- [Task details]:
Write out the lines from the line containing "From closest to farthest, what order do" to the line containing "4. person's finger bbox(342, 35, 392, 69)", both included, exactly as they appear.

- [Task input]:
= = =

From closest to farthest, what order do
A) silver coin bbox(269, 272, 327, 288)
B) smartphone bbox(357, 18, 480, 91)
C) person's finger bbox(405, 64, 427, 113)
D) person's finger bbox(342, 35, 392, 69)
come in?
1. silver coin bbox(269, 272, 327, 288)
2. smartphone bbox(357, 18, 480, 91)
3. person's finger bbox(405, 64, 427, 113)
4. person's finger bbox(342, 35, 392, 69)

= = =

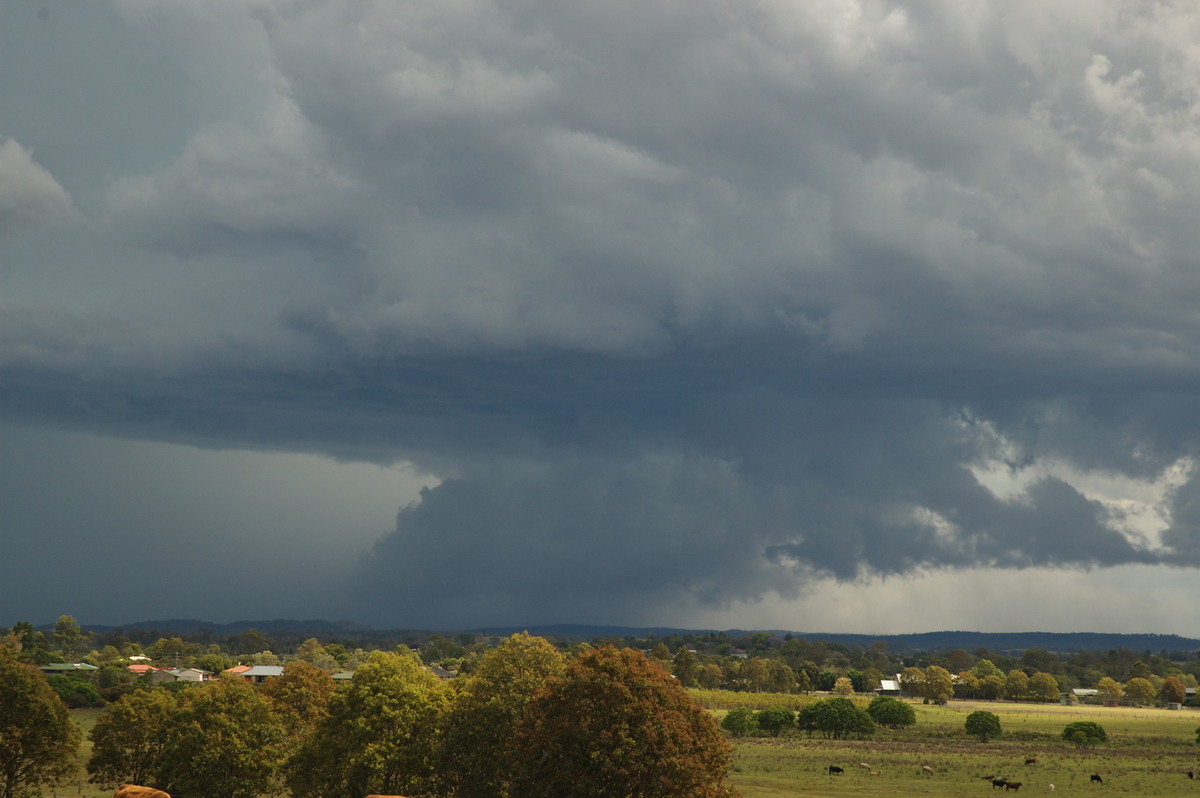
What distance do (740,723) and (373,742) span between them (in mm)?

= = =

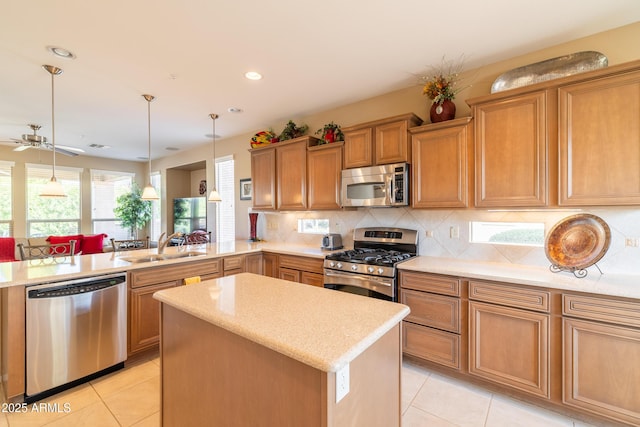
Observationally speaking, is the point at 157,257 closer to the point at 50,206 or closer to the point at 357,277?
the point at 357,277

= = =

- [Correct response]:
From closest to farthest, what order do
A) silver coin bbox(269, 272, 327, 288)
B) smartphone bbox(357, 18, 480, 91)
C) person's finger bbox(405, 64, 427, 113)
D) person's finger bbox(342, 35, 392, 69)
come in?
1. silver coin bbox(269, 272, 327, 288)
2. smartphone bbox(357, 18, 480, 91)
3. person's finger bbox(405, 64, 427, 113)
4. person's finger bbox(342, 35, 392, 69)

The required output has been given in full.